Where can you learn about yourself. It’s usually in everyday environments that you can learn small things. But to truly know yourself, you must test yourself.
There is no bigger test than a Royal Marine’s training. For a 16-year-old Scotty Mills, that seems an absolute world away from Peckham.
Scotty Mills, the highest-ranking black officer in the Marines, was the inspirational guest speaker for TransCity Rail North.
It was never his intention to join the marines, in fact, he was a just a boy from Peckham. And one day it was raining, hard. So, he dived into a shop to grab some cover. It was then, he got a tap on his shoulder.

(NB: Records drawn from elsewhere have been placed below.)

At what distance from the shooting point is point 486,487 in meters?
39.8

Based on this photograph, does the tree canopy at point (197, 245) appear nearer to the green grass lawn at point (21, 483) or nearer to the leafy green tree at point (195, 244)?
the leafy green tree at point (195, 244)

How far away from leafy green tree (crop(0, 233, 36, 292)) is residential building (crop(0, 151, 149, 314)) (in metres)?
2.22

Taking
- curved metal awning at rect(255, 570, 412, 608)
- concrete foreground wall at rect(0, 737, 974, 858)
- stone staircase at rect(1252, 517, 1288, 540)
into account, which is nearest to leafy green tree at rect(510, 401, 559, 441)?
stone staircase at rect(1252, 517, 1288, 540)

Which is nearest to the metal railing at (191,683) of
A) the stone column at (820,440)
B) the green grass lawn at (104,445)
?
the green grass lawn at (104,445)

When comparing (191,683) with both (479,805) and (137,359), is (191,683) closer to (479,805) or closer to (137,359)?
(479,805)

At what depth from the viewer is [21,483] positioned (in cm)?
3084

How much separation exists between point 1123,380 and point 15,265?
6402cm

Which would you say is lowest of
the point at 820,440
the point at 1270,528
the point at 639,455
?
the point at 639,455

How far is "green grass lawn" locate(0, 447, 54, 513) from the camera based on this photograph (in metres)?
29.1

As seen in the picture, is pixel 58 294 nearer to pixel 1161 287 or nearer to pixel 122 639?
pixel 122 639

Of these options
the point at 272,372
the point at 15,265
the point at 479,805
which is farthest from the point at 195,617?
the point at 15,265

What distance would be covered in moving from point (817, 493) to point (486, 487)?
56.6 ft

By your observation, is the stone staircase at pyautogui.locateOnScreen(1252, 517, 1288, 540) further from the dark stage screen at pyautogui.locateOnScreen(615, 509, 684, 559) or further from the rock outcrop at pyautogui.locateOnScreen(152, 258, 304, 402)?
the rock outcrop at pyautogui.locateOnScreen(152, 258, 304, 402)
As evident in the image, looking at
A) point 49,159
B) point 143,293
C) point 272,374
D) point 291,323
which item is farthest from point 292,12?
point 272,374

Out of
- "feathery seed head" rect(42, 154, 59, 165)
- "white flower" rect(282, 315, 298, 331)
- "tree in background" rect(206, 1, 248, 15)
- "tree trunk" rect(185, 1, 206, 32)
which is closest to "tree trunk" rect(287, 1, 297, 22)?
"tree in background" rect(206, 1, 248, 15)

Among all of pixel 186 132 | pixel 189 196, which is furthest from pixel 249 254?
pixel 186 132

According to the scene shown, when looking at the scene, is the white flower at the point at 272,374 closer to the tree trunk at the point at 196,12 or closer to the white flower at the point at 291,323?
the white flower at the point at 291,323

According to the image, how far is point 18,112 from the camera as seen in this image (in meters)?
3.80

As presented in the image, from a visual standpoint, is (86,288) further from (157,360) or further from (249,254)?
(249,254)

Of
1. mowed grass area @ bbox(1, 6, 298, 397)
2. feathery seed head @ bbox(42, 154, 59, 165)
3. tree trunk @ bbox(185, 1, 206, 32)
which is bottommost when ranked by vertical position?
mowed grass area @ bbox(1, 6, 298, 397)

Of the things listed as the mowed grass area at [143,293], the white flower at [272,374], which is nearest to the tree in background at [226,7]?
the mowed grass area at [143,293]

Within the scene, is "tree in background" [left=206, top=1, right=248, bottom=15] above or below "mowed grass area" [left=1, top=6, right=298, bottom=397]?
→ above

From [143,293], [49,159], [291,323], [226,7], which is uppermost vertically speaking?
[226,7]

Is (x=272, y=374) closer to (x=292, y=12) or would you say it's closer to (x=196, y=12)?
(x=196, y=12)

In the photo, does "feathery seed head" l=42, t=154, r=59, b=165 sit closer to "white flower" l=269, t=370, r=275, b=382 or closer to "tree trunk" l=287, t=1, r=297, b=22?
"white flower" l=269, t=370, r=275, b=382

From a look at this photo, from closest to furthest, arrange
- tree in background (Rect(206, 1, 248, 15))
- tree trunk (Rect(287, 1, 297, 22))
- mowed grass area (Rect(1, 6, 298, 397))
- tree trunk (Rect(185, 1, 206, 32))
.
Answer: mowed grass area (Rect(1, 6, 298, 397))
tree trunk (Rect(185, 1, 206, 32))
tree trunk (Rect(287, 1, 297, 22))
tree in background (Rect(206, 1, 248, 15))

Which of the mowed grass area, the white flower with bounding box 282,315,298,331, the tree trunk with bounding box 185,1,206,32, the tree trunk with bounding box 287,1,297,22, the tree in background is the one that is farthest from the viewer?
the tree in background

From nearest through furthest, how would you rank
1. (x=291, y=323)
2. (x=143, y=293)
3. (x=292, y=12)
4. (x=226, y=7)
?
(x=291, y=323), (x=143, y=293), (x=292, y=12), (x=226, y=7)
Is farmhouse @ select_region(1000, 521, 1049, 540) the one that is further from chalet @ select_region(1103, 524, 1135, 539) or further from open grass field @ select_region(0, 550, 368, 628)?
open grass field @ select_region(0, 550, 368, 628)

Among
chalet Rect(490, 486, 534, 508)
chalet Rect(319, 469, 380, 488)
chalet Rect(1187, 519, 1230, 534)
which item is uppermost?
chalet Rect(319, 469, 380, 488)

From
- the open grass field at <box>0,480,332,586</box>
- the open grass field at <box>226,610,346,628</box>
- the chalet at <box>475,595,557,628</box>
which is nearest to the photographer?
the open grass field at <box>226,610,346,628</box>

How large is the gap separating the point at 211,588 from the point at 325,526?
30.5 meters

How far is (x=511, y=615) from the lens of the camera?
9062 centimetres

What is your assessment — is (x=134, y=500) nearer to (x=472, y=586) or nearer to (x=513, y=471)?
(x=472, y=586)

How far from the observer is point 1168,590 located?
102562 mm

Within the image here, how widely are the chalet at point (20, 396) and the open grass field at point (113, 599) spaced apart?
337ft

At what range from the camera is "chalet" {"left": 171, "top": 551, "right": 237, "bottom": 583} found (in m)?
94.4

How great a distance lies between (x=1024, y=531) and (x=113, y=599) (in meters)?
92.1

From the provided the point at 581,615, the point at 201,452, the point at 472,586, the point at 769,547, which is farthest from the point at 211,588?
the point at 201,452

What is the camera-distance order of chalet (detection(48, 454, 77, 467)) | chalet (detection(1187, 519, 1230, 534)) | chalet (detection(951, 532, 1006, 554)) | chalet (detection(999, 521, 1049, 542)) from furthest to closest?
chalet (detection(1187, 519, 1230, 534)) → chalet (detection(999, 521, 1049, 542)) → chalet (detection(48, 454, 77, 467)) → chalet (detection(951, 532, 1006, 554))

He said: “I was a black boy from Peckham, bounced around a little and eventually adopted by my grandparents.
But one day, it rained, and I desperately wanted to get out of it, and I dived into a shop, which turned out to be the Royal Marines recruiting office. They saw potential in me, and gave me some positivity, and I had never had that.
I went home and told my granddad. He said that if I could survive it, then it would be the making of me.”

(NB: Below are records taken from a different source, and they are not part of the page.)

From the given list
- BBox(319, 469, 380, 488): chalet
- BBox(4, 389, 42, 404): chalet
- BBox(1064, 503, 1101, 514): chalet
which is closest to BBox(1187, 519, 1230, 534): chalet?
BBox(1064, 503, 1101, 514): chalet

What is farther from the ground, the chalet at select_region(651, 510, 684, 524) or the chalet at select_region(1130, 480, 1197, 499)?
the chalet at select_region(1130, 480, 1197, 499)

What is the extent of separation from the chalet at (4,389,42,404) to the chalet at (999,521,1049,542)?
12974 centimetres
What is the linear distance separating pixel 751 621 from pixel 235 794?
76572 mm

But what Scotty didn’t realise was, he was going to go through one of the toughest job interviews he’d ever likely encounter. But he recognised quickly that what he was learning was values that he would have for the rest of his life.
“I got to the training centre, and they were saying words like integrity, self-discipline, humility and excellence. I was hooked. I knew that was everything I wanted, everything I never knew I needed until I was there.”

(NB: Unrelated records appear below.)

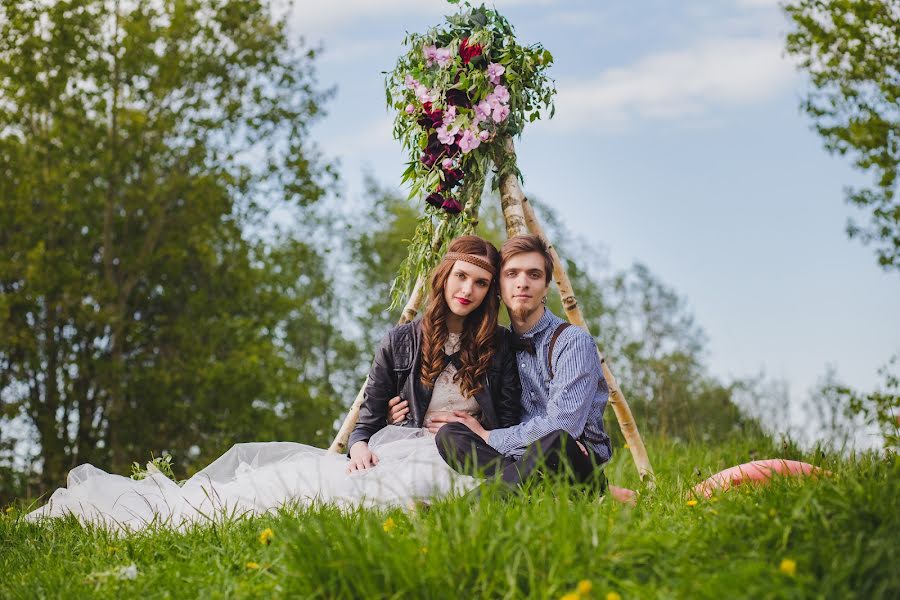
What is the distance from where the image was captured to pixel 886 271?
10.7 metres

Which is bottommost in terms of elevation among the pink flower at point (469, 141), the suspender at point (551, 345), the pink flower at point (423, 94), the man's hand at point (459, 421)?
the man's hand at point (459, 421)

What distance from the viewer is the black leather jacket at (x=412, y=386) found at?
4.89 m

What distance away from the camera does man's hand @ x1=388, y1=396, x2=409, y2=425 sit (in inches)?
198

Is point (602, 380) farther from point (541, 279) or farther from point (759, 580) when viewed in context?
point (759, 580)

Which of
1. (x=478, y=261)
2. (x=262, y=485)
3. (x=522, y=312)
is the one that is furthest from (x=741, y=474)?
(x=262, y=485)

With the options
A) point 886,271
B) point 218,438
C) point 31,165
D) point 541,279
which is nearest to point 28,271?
point 31,165

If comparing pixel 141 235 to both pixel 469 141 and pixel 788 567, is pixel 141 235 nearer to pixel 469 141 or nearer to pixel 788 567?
pixel 469 141

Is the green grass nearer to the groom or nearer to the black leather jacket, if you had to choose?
the groom

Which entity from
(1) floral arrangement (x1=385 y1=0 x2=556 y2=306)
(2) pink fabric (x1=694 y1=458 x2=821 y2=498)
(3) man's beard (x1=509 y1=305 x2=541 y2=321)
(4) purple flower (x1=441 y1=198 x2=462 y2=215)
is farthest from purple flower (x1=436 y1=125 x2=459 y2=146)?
(2) pink fabric (x1=694 y1=458 x2=821 y2=498)

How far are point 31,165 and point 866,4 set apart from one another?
1088 cm

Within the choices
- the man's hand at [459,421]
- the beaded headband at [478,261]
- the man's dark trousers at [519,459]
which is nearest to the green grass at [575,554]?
the man's dark trousers at [519,459]

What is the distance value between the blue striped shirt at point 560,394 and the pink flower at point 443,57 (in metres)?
1.87

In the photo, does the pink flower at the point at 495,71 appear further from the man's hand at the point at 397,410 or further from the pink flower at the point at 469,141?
the man's hand at the point at 397,410

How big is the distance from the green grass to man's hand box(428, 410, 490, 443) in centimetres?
93
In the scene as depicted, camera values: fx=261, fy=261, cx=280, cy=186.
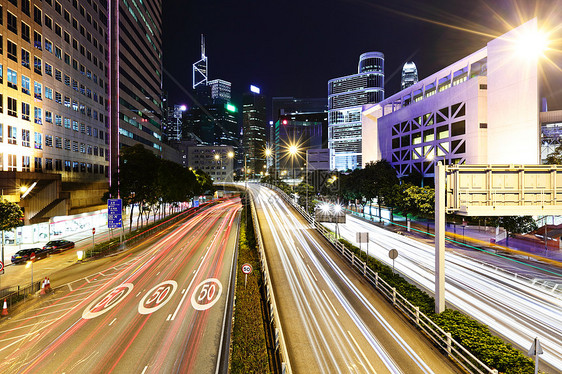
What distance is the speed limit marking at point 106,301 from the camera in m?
16.0

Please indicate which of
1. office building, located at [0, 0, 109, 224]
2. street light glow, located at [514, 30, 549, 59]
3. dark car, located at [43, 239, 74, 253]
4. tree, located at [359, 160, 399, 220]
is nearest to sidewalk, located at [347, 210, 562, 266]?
tree, located at [359, 160, 399, 220]

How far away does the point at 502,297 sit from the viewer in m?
17.8

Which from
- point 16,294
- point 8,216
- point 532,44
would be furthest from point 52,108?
point 532,44

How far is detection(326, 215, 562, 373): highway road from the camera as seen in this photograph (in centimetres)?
1330

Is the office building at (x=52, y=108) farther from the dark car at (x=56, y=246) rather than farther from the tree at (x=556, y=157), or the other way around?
the tree at (x=556, y=157)

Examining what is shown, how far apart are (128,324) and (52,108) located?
37.7 metres

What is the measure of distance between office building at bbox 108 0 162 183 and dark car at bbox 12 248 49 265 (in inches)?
1071

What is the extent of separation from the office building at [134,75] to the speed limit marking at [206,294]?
143 ft

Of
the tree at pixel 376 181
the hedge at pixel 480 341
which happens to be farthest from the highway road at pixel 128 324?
the tree at pixel 376 181

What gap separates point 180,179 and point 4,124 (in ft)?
89.9

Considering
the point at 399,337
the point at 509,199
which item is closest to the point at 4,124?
the point at 399,337

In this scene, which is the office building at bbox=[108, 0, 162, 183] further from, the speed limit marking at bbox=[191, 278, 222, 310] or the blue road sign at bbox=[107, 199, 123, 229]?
the speed limit marking at bbox=[191, 278, 222, 310]

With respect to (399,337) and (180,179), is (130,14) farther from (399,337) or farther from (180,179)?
(399,337)

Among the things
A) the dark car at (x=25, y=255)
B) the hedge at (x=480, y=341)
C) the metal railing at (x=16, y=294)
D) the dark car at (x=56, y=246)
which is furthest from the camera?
the dark car at (x=56, y=246)
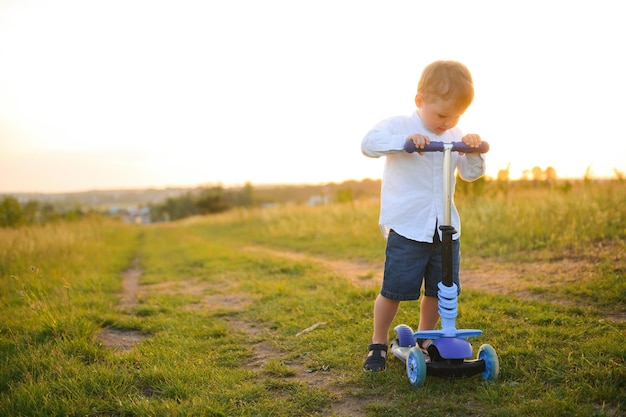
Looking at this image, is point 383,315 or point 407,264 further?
point 383,315

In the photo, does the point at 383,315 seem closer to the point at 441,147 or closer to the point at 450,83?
the point at 441,147

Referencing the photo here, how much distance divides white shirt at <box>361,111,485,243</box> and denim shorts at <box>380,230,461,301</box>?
0.07m

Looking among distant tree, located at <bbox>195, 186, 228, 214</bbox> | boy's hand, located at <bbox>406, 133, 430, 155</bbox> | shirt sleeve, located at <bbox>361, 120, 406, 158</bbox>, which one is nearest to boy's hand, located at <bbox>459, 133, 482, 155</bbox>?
boy's hand, located at <bbox>406, 133, 430, 155</bbox>

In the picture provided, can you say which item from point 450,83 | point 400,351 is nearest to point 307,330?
point 400,351

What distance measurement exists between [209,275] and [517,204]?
5871 mm

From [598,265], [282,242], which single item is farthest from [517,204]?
[282,242]

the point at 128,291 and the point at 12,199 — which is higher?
the point at 12,199

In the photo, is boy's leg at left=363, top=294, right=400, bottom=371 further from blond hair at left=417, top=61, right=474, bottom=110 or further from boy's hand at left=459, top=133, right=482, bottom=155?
blond hair at left=417, top=61, right=474, bottom=110

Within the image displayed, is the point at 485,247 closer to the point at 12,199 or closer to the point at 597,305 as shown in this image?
the point at 597,305

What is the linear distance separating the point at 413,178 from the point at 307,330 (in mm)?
1728

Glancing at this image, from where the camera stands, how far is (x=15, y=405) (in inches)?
101

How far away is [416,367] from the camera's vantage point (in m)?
2.60

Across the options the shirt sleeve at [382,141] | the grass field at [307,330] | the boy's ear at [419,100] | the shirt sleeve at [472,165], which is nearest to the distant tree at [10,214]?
the grass field at [307,330]

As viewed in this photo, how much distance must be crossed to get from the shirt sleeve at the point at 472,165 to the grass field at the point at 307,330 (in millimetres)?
1230
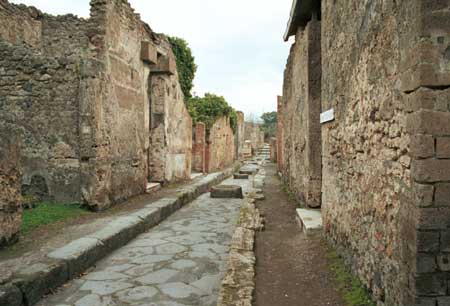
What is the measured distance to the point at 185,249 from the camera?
201 inches

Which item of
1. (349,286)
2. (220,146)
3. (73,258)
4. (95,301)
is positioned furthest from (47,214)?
(220,146)

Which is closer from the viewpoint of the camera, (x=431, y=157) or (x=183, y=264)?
(x=431, y=157)

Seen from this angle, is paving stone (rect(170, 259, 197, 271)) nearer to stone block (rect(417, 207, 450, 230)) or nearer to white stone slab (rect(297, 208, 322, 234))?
white stone slab (rect(297, 208, 322, 234))

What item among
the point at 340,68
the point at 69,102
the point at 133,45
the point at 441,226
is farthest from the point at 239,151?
the point at 441,226

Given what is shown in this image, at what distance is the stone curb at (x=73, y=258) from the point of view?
3201 millimetres

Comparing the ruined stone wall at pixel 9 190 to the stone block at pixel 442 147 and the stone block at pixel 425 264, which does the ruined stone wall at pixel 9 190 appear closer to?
the stone block at pixel 425 264

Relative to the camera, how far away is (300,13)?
663 centimetres

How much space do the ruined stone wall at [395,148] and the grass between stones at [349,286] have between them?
96 mm

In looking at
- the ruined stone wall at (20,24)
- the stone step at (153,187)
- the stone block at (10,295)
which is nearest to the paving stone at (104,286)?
the stone block at (10,295)

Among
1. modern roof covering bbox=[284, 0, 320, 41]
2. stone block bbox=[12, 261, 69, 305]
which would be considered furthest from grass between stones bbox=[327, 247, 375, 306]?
modern roof covering bbox=[284, 0, 320, 41]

What are those lessons. What can be translated across from such an intense and unique situation. In truth, the Marines are a closely knit team, with all the values that you would expect in any teams.
He told the audience, that one of the biggest things that you could take away from Marines was accountability.
“One fail, you all fail. So, it’s accountability, making sure you know your own and your teams’ strengths and weaknesses, and making sure you have each person’s back.
“That’s a simple thing when you say it out loud but putting it into practice is a different thing.”
For many teams, even if you are not a high-performance team, can start with individuals. And improving yourself.
“It’s that mindset of improving every single day and then looking at yourself and being honest, and ask yourself, what is your 100%. Knowing what that is, facing it means that you can improve it.
It doesn’t need to be huge, massive strides, but small improvements, and having that mindset of improvement.
You then find yourself looking back and realising that your 100% now, is better than the 100% you asked before.”